Building Trust Within Communities Vital To DRC’s Ebola Response
HuffPost: The Most Important Tool For Doctors Fighting DRC’s Ebola Crisis Isn’t Medicine
Abraar Karan, global health physician at Brigham and Women’s Hospital and Harvard Medical School
“My experience as a public health practitioner has convinced me that a lack of trust has become a critical driver of modern epidemics. We are seeing this unfold right now in the Ebola epidemic raging in the Democratic Republic of the Congo… Epidemics require quick action, but we cannot cut corners when it comes to understanding a community’s knowledge, attitudes, and practices before employing interventions. … Some patients may be amenable to vaccination, some to treatment, some to testing, and some to none of these.
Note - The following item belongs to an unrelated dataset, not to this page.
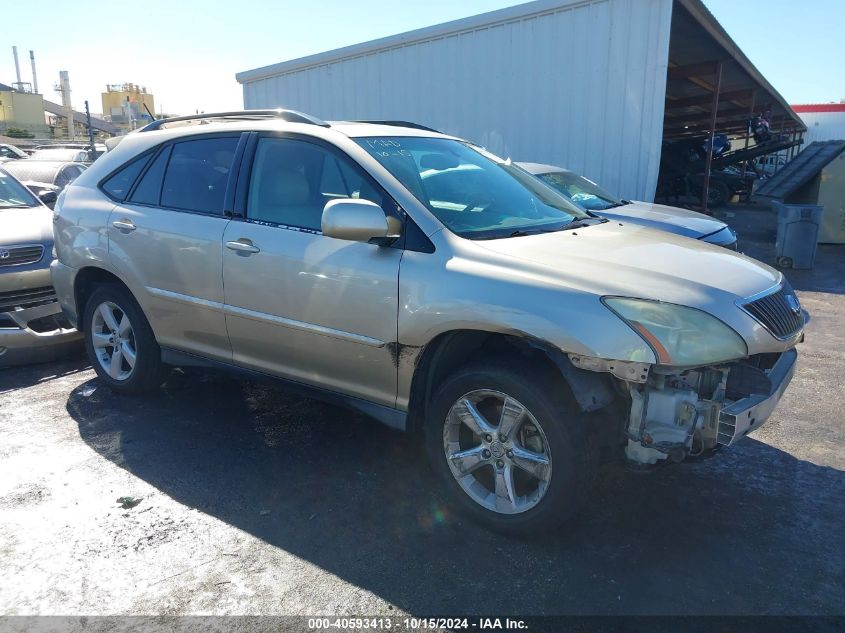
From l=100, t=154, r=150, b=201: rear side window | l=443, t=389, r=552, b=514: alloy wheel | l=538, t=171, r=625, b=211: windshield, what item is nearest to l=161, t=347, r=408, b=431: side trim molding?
l=443, t=389, r=552, b=514: alloy wheel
Nonetheless, public health responders must use every opportunity to build rapport, establish trust, and prove to communities that they are there in the best interests of the community’s health. … We may not convince every single person to do everything we ask, but if we can convince a community to trust that we are there because we are concerned about them as people — not just as transmitters of disease — we will begin to see a very different response” (11/25).
The KFF Daily Global Health Policy Report summarized news and information on global health policy from hundreds of sources, from May 2009 through December 2020. All summaries are archived and available via search.